With this patch series on the Linux kernel mailing list he explained:
“Improve crc32c() performance on lengths >= 512 bytes by using crc32_lsb_vpclmul_avx512() instead of crc32c_x86_3way(), when the CPU supports VPCLMULQDQ and has a “good” implementation of AVX-512. For now that means AMD Zen 4 and later, and Intel Sapphire Rapids and later. Pass crc32_lsb_vpclmul_avx512() the table of constants needed to make it use the CRC-32C polynomial.
Rationale: VPCLMULQDQ performance has improved on newer CPUs, making crc32_lsb_vpclmul_avx512() faster than crc32c_x86_3way(), even though crc32_lsb_vpclmul_avx512() is designed for generic 32-bit CRCs and does not utilize x86_64’s dedicated CRC-32C instructions.”
The end result?

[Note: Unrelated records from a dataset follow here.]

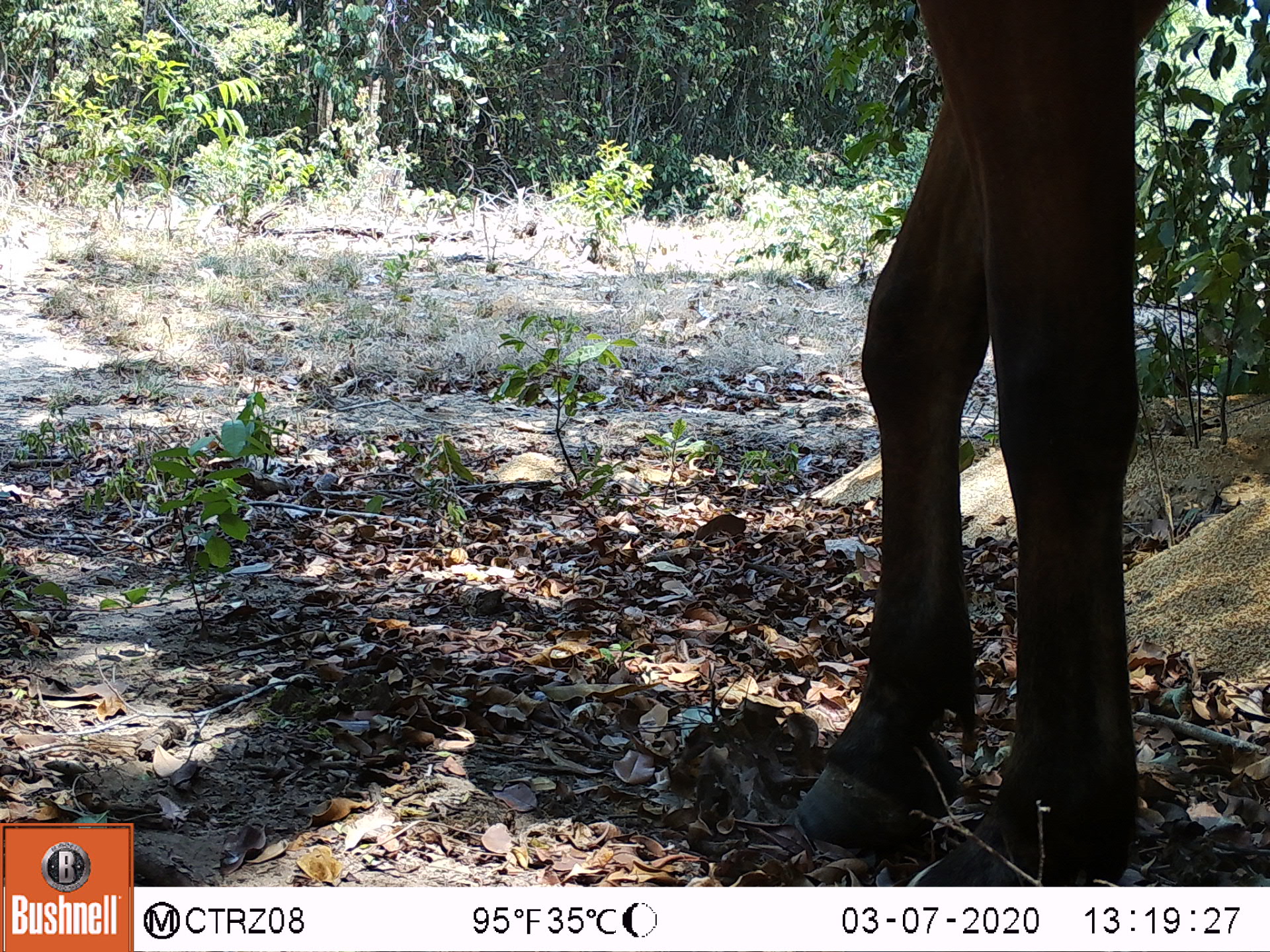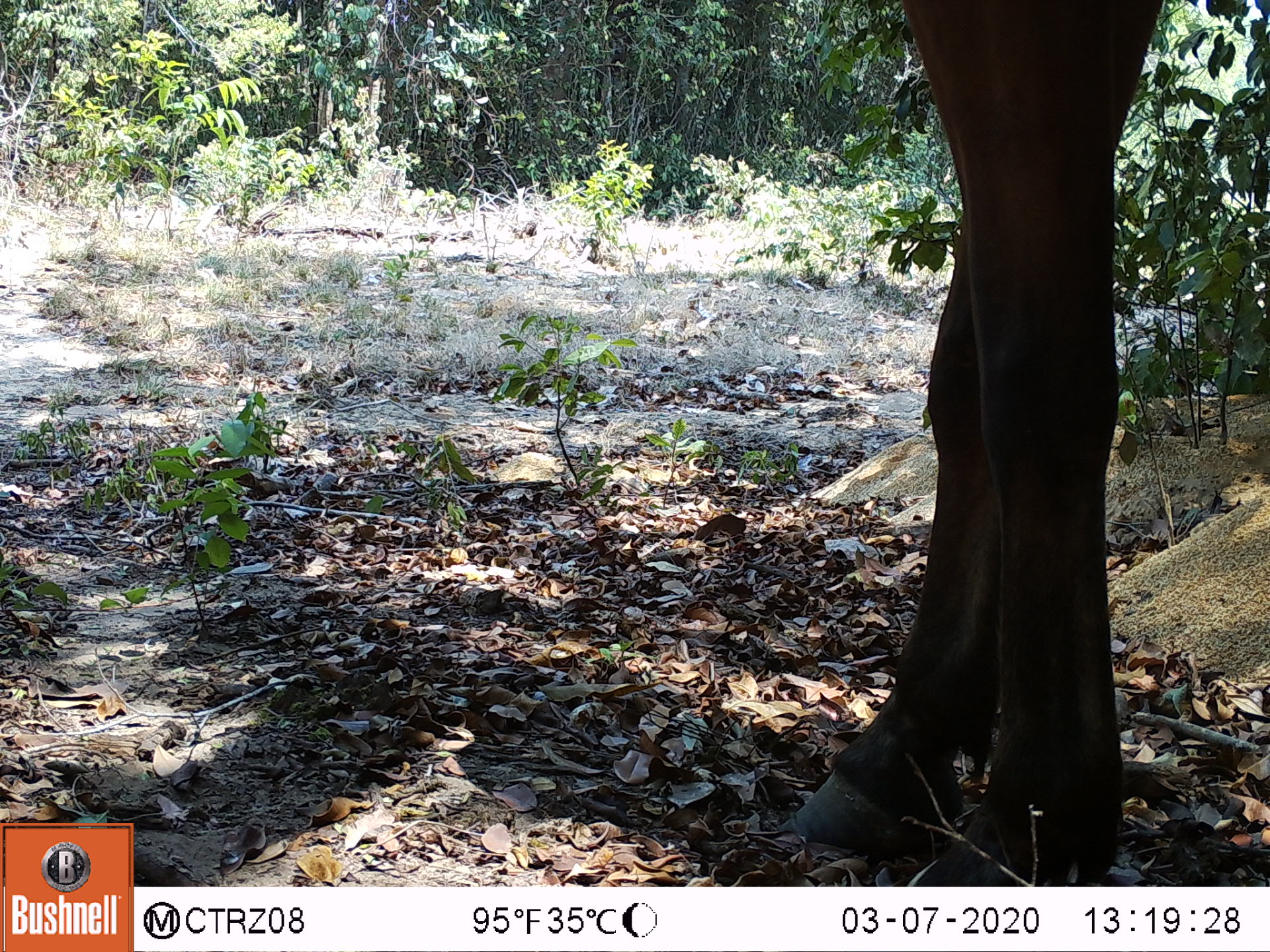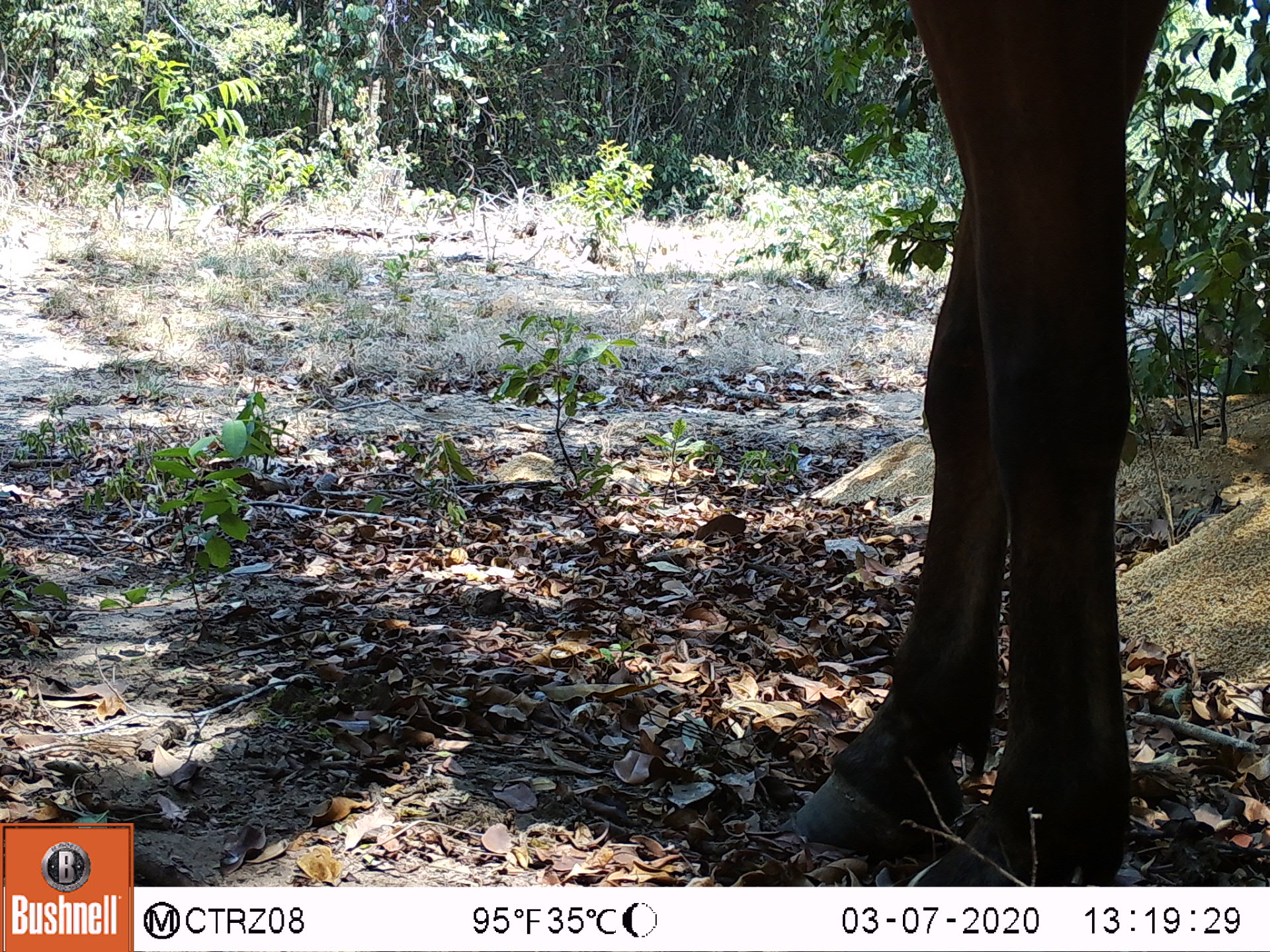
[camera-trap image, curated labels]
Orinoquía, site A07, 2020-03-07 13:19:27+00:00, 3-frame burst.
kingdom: Animalia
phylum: Chordata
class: Mammalia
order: Perissodactyla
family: Equidae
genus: Equus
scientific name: Equus caballus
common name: domestic horse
Domestic horse (Equus caballus).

Some pretty nice speed-ups for the CRC32 performance on modern Intel and AMD CPUs that sport the “good” AVX-512 implementations:
Eric Biggers did go on to note though that even with recent Intel Xeon CPUs, AMD’s AVX-512 implementation does still have a lower warm-up time compared to using AVX-512 with recent Intel processors:
“That being said, in the above benchmarks the ZMM registers are “hot”, so they don’t quite tell the whole story. While significantly improved from older Intel CPUs, Intel still has ~2000 ns of ZMM warm-up time where 512-bit instructions execute 4 times more slowly than they normally do. In contrast, AMD does better and has virtually zero ZMM warm-up time (at most ~60 ns). Thus, while this change is always beneficial on AMD, strictly speaking there are cases in which it is not beneficial on Intel, e.g. a small number of 512-byte messages with “cold” ZMM registers. But typically, it is beneficial even on Intel.
Note that on AMD Zen 3–5, crc32c() performance could be further improved with implementations that interleave crc32q and VPCLMULQDQ instructions. Unfortunately, it appears that a different such implementation would be optimal on *each* of these microarchitectures. Such improvements are left for future work. This commit just improves the way that we choose the implementations we already have.”
The performance results are nice and hopefully this VPCLMULQDQ-optimized crc32c() code will make it to the mainline Linux kernel soon for further enhancing modern x86_64 AVX-512-capable processors.